- _Required task A_
In the mailing list post about process_vm_mmap() below, which two existing syscalls does the proposed new syscall supplement?
- _Required task B_
Continue the mailing list post about process_vm_mmap() below from where it stops.

Re: [PATCH v2 0/7] mm: process_vm_mmap() -- syscall for duplication a process mapping

[Date Prev][Date Next][Thread Prev][Thread Next][Date Index][Thread Index]

 



On Tue, May 28, 2019 at 12:15:16PM +0300, Kirill Tkhai wrote:
> On 28.05.2019 02:30, Kirill A. Shutemov wrote:
> > On Fri, May 24, 2019 at 05:00:32PM +0300, Kirill Tkhai wrote:
> >> On 24.05.2019 14:52, Kirill A. Shutemov wrote:
> >>> On Fri, May 24, 2019 at 01:45:50PM +0300, Kirill Tkhai wrote:
> >>>> On 22.05.2019 18:22, Kirill A. Shutemov wrote:
> >>>>> On Mon, May 20, 2019 at 05:00:01PM +0300, Kirill Tkhai wrote:
> >>>>>> This patchset adds a new syscall, which makes possible
> >>>>>> to clone a VMA from a process to current process.
> >>>>>> The syscall supplements the functionality provided
> >>>>>> by process_vm_writev() and process_vm_readv() syscalls,
> >>>>>> and it may be useful in many situation.

- _Entries shown_
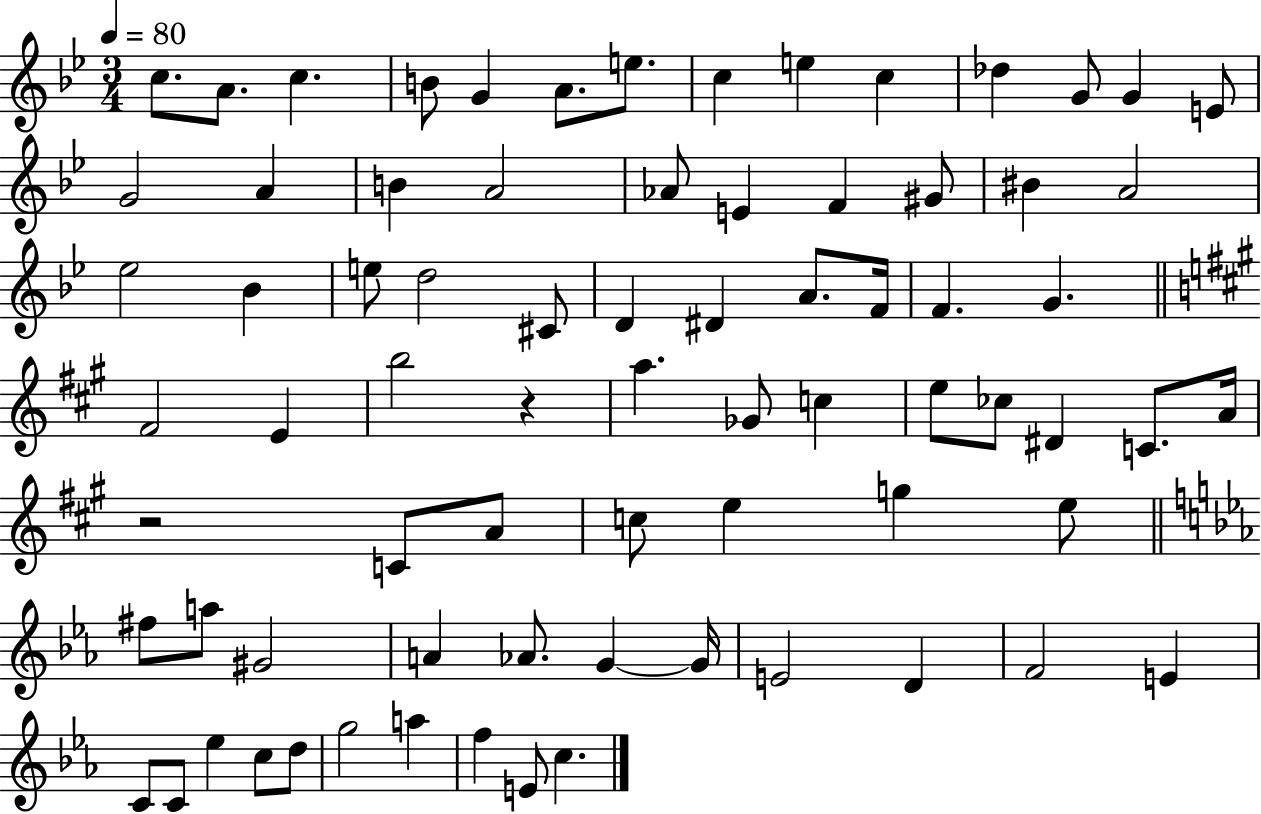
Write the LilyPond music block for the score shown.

{
  \clef treble
  \numericTimeSignature
  \time 3/4
  \key bes \major
  \tempo 4 = 80
  c''8. a'8. c''4. | b'8 g'4 a'8. e''8. | c''4 e''4 c''4 | des''4 g'8 g'4 e'8 | \break g'2 a'4 | b'4 a'2 | aes'8 e'4 f'4 gis'8 | bis'4 a'2 | \break ees''2 bes'4 | e''8 d''2 cis'8 | d'4 dis'4 a'8. f'16 | f'4. g'4. | \break \bar "||" \break \key a \major fis'2 e'4 | b''2 r4 | a''4. ges'8 c''4 | e''8 ces''8 dis'4 c'8. a'16 | \break r2 c'8 a'8 | c''8 e''4 g''4 e''8 | \bar "||" \break \key ees \major fis''8 a''8 gis'2 | a'4 aes'8. g'4~~ g'16 | e'2 d'4 | f'2 e'4 | \break c'8 c'8 ees''4 c''8 d''8 | g''2 a''4 | f''4 e'8 c''4. | \bar "|."
}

- _Written answer A_
process_vm_writev() and process_vm_readv()

- _Written answer B_
> >>>>>
> >>>>> Kirill, could you explain how the change affects rmap and how it is safe.
> >>>>>
> >>>>> My concern is that the patchset allows to map the same page multiple times
> >>>>> within one process or even map page allocated by child to the parrent.
> >>>>>
> >>>>> It was not allowed before.
> >>>>>
> >>>>> In the best case it makes reasoning about rmap substantially more difficult.
> >>>>>
> >>>>> But I'm worry it will introduce hard-to-debug bugs, like described in
> >>>>> https://lwn.net/Articles/383162/.
> >>>>
> >>>> Andy suggested to unmap PTEs from source page table, and this make the single
> >>>> page never be mapped in the same process twice. This is OK for my use case,
> >>>> and here we will just do a small step "allow to inherit VMA by a child process",
> >>>> which we didn't have before this. If someone still needs to continue the work
> >>>> to allow the same page be mapped twice in a single process in the future, this
> >>>> person will have a supported basis we do in this small step. I believe, someone
> >>>> like debugger may want to have this to make a fast snapshot of a process private
> >>>> memory (when the task is stopped for a small time to get its memory). But for
> >>>> me remapping is enough at the moment.
> >>>>
> >>>> What do you think about this?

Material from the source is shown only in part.